Quest’anno è diverso dagli altri che passano in fretta, è un anno che sembra un millennio, che ha tolto qualcosa a tutti noi i pomeriggi con gli amici, le domeniche con i parenti, gli allenamenti sportivi. Ci ha tolto il contatto fisico, la nostra prima forma di affetto. Da marzo abbiamo capito cosa vuol dire volersi bene a distanza, senza contatti fisici. Probabilmente noi alunni all’inizio eravamo entusiasti della didattica a distanza, ma siamo finiti per non poterne più di socializzare solo attraverso i dispositivi elettronici. Io ho finito la quinta elementare in DAD, ho saltato la recita, la gita e tutti i programmi che avevamo per l’anno scolastico.
Durante il periodo estivo sembrava quasi tutto normale, le mascherine erano solo un ricordo; tutti ci siamo goduti la spensieratezza estiva fra mare e campagna. Era favoloso tornare alla normalità.
Ma abbiamo cantato vittoria troppo presto. Il COVID è tornato e i casi sono aumentati più di prima.

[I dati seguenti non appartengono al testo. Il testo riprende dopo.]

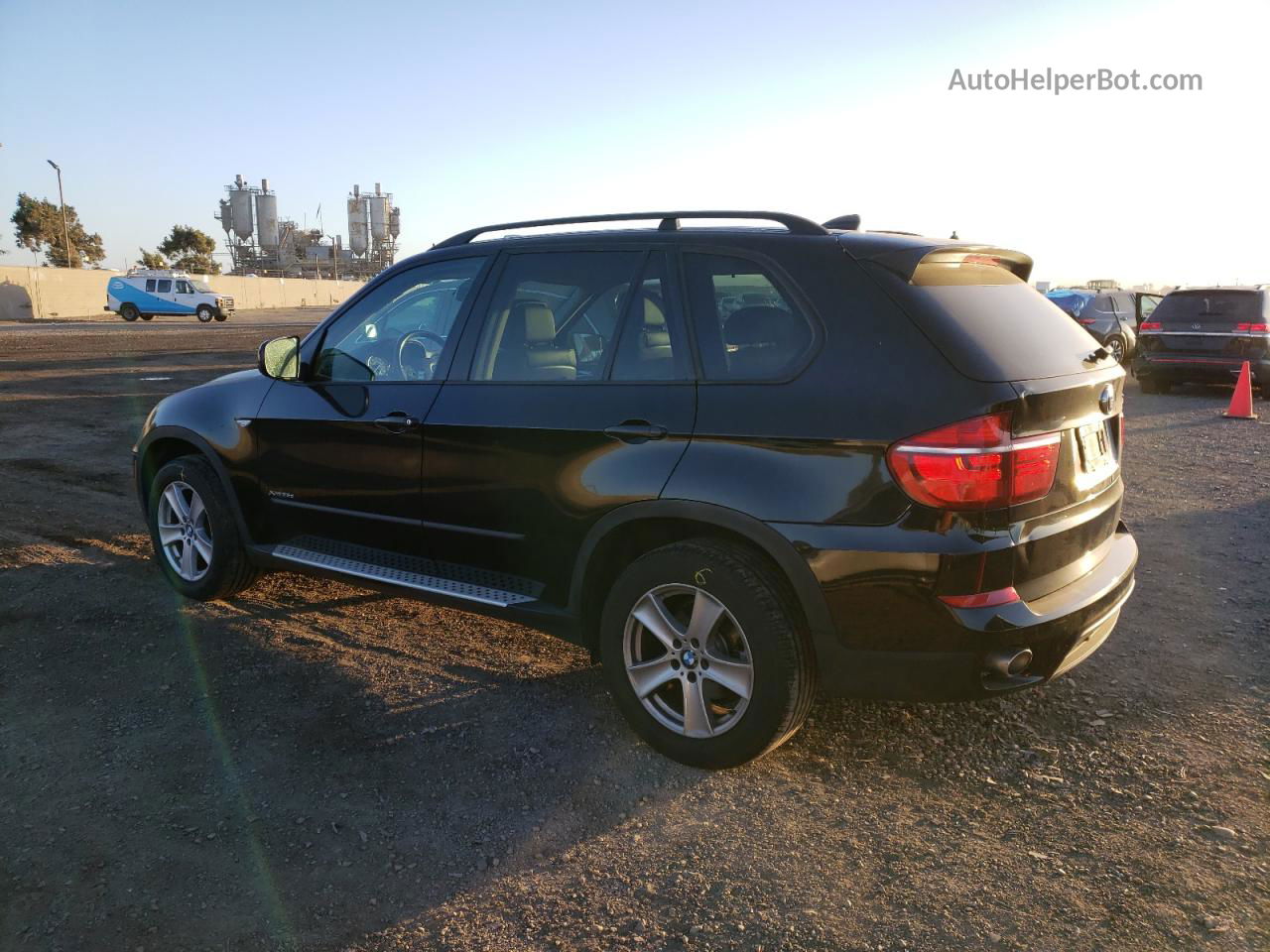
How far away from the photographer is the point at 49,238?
7225 centimetres

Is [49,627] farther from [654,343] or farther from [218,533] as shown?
[654,343]

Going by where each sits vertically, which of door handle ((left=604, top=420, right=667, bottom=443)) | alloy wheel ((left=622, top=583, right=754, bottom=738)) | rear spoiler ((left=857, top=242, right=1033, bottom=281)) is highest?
rear spoiler ((left=857, top=242, right=1033, bottom=281))

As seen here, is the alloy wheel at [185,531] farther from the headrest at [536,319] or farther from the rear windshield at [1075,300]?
the rear windshield at [1075,300]

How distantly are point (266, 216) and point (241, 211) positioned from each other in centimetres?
215

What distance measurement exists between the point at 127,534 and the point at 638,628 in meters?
4.25

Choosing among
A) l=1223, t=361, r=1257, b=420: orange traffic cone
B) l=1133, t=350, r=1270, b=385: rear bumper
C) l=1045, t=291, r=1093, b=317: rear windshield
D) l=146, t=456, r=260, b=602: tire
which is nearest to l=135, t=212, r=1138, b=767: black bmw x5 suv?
l=146, t=456, r=260, b=602: tire

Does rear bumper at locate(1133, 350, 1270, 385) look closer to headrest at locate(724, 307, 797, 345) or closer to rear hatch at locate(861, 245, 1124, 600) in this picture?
Answer: rear hatch at locate(861, 245, 1124, 600)

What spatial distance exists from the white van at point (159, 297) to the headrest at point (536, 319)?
43120 millimetres

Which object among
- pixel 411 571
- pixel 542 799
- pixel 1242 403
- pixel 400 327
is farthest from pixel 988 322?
pixel 1242 403

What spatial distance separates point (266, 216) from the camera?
3447 inches

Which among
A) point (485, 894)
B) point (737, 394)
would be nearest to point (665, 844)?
point (485, 894)

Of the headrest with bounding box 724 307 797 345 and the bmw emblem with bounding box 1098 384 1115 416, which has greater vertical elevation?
the headrest with bounding box 724 307 797 345

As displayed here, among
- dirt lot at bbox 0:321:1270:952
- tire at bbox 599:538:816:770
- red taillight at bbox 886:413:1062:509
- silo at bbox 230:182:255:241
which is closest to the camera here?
dirt lot at bbox 0:321:1270:952

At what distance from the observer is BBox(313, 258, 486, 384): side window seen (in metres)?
4.02
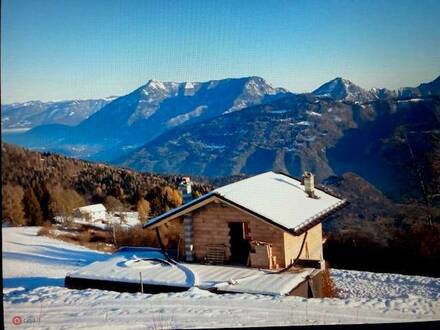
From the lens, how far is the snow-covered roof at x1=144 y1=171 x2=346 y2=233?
21.4 ft

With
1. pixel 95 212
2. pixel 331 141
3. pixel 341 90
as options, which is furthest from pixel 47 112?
pixel 95 212

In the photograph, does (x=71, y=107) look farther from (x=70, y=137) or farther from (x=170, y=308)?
(x=170, y=308)

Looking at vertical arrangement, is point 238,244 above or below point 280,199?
below

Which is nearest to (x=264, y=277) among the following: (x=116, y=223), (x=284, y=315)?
(x=284, y=315)

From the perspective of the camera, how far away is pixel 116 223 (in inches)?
481

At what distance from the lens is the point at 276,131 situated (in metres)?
10.6

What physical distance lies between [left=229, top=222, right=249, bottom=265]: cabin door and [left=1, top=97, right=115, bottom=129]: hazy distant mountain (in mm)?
2751

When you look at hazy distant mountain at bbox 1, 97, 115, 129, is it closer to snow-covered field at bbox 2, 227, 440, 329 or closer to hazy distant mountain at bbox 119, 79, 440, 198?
snow-covered field at bbox 2, 227, 440, 329

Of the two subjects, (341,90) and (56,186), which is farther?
(341,90)

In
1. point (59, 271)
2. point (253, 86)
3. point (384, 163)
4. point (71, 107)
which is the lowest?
point (59, 271)

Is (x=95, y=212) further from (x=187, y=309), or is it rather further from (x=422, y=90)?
(x=422, y=90)

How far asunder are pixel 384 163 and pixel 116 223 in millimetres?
6749

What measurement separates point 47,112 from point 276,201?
12.5 ft

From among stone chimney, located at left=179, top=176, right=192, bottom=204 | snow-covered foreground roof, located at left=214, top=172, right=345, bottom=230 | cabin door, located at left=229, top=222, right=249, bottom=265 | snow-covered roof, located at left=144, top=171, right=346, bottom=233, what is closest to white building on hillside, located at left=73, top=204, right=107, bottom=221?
stone chimney, located at left=179, top=176, right=192, bottom=204
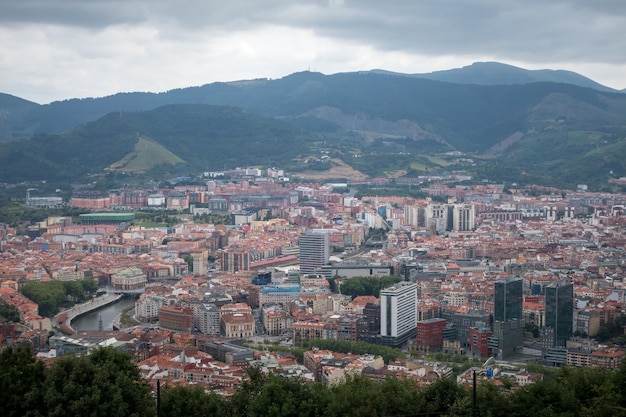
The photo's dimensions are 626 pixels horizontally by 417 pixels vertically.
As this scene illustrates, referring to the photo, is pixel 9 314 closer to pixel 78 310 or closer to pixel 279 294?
pixel 78 310

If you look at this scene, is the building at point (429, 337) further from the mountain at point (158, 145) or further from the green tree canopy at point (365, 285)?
the mountain at point (158, 145)

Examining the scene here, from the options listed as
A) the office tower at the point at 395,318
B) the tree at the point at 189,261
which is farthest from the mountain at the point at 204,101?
the office tower at the point at 395,318

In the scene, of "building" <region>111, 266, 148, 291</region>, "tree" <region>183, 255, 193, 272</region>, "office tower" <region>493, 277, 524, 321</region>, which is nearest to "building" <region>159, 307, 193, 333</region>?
"building" <region>111, 266, 148, 291</region>

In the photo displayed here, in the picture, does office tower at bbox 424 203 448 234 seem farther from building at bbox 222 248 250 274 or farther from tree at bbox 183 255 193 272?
tree at bbox 183 255 193 272

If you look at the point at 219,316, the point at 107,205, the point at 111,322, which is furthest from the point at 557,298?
the point at 107,205

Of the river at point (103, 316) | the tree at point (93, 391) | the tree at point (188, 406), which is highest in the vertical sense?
the tree at point (93, 391)

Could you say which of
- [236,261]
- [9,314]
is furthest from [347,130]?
[9,314]
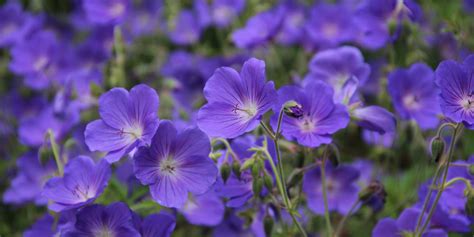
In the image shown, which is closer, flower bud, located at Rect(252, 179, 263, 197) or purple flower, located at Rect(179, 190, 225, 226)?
flower bud, located at Rect(252, 179, 263, 197)

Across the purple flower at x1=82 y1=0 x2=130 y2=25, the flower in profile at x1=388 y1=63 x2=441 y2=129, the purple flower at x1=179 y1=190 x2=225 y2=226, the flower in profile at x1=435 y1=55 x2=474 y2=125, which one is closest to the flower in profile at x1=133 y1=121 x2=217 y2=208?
the purple flower at x1=179 y1=190 x2=225 y2=226

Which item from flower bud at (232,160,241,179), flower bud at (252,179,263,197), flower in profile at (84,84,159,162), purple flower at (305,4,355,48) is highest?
purple flower at (305,4,355,48)

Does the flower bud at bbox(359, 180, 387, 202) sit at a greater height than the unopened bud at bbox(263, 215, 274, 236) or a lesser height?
greater

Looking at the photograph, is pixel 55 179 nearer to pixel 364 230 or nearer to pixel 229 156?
pixel 229 156

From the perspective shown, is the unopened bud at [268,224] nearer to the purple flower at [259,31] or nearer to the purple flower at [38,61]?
the purple flower at [259,31]

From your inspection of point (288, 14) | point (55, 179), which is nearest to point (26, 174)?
point (55, 179)

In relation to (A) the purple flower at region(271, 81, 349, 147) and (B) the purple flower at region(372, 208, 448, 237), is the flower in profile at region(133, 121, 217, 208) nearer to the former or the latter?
(A) the purple flower at region(271, 81, 349, 147)

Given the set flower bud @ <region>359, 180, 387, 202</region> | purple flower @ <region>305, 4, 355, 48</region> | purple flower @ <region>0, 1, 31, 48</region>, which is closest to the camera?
flower bud @ <region>359, 180, 387, 202</region>

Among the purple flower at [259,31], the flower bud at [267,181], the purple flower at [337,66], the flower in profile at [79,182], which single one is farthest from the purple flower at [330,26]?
the flower in profile at [79,182]

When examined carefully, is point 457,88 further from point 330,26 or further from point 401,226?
point 330,26
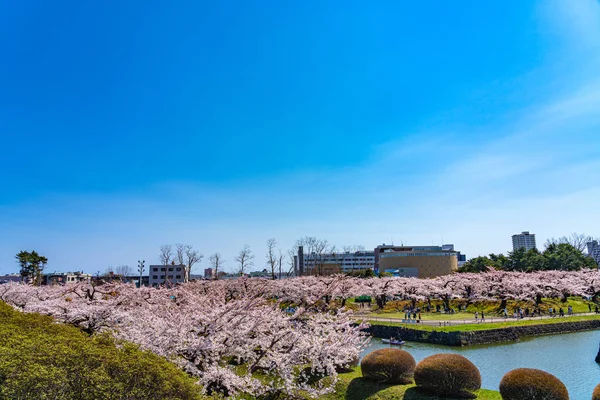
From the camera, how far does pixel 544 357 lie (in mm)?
24078

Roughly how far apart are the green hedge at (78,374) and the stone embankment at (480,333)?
27336 millimetres

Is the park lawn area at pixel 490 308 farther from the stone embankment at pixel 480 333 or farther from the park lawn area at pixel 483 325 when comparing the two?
the stone embankment at pixel 480 333

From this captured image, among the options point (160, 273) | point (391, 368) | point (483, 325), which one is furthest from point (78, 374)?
point (160, 273)

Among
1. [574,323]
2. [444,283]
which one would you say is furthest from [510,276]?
[574,323]

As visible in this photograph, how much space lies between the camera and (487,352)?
2686cm

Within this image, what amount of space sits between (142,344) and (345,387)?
28.1ft

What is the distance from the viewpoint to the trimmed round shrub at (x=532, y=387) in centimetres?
1203

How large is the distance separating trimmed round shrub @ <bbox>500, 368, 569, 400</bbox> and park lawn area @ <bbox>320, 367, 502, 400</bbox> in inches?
55.7

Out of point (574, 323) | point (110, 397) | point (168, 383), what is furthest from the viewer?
point (574, 323)

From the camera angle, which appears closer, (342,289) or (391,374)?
(391,374)

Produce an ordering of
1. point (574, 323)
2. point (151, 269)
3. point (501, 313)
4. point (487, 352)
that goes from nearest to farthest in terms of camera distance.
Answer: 1. point (487, 352)
2. point (574, 323)
3. point (501, 313)
4. point (151, 269)

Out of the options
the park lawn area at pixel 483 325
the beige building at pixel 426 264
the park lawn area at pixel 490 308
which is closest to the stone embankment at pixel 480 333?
the park lawn area at pixel 483 325

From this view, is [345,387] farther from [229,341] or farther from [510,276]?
[510,276]

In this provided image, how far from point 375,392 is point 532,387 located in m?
5.63
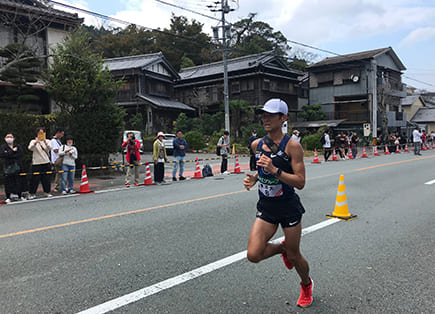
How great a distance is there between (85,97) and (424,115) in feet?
183

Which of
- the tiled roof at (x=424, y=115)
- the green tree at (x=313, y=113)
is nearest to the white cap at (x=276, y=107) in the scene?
the green tree at (x=313, y=113)

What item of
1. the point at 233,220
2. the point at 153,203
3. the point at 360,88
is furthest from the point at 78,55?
the point at 360,88

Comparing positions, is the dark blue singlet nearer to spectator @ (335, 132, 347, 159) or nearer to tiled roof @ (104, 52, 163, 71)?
spectator @ (335, 132, 347, 159)

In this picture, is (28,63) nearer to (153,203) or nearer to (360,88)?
(153,203)

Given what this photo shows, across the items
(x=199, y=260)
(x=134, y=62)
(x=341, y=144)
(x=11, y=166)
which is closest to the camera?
(x=199, y=260)

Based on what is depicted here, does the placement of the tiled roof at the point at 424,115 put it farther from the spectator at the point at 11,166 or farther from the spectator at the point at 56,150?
the spectator at the point at 11,166

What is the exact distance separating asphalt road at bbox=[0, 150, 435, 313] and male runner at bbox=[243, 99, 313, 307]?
50 centimetres

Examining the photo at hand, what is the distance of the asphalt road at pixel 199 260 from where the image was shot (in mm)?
3418

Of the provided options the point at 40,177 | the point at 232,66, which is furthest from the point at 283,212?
the point at 232,66

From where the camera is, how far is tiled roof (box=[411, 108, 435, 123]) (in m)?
53.4

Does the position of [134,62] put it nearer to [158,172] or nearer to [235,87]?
[235,87]

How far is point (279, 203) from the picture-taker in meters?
3.31

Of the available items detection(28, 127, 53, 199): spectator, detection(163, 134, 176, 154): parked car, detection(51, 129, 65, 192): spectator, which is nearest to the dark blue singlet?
detection(28, 127, 53, 199): spectator

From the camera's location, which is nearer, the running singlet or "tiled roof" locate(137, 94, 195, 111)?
the running singlet
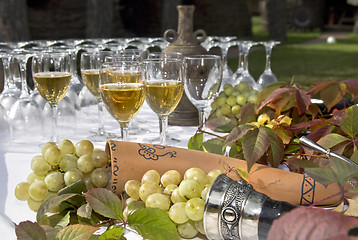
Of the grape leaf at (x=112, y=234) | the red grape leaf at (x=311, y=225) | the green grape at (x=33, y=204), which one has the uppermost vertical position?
the red grape leaf at (x=311, y=225)

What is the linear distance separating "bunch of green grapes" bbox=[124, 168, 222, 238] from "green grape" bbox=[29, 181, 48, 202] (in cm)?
16

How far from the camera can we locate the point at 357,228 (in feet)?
1.26

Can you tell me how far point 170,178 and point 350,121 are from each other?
15.5 inches

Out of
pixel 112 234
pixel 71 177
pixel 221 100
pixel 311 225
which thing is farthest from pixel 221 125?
pixel 311 225

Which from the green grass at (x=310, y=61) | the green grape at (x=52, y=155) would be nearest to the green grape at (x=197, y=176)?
the green grape at (x=52, y=155)

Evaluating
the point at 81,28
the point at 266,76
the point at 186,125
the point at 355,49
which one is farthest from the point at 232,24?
the point at 186,125

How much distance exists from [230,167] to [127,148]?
0.21 meters

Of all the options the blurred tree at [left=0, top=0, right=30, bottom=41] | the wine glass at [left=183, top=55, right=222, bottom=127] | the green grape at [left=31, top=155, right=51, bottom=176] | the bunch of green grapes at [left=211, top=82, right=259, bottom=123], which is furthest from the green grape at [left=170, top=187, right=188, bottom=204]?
the blurred tree at [left=0, top=0, right=30, bottom=41]

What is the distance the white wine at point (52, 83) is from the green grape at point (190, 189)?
0.74 m

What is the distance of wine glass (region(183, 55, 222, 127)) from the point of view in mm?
1244

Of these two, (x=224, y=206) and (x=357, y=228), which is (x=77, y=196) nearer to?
(x=224, y=206)

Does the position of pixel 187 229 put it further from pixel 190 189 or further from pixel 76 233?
pixel 76 233

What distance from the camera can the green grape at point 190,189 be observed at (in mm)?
729

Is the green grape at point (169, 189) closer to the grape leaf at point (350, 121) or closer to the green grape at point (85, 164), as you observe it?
the green grape at point (85, 164)
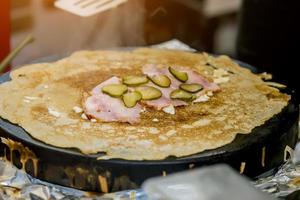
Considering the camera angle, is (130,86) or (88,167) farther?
(130,86)

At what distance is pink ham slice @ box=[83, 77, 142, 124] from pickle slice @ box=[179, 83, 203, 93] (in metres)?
0.21

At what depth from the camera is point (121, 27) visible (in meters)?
3.38

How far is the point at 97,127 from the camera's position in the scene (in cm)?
191

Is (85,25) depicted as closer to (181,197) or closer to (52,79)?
(52,79)

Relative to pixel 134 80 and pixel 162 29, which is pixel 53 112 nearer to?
pixel 134 80

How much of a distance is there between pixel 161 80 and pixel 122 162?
0.51 meters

Noi studenti siamo tornati a scuola in presenza, con la mascherina tirata sul naso, una scomodità unica che ci fa rimpiangere la normalità degli anni precedenti: ci rendiamo conto di quanto teniamo a qualcosa finché non ci viene sottratta.
Ora siamo a fine dicembre, il mese natalizio che tutti amano: di solito si passa in famiglia con cugini, zii, nonni, amici. C’è il pranzo di Natale con tutti quei profumi invitanti, ci si abbuffa fra salumi, carne, focacce e mille dolciumi portati da nonne e zie; i brindisi, il rosso con cui ci si veste, lo scambio di regali tra le amiche del cuore, le canzoncine che si canticchiano tutto il giorno. Ma quest’anno nulla di questo è possibile: solo il cerchio ristretto familiare resta insieme, tutti ne soffriamo ma è la scelta migliore per far che ci sia un “nuovo inizio”.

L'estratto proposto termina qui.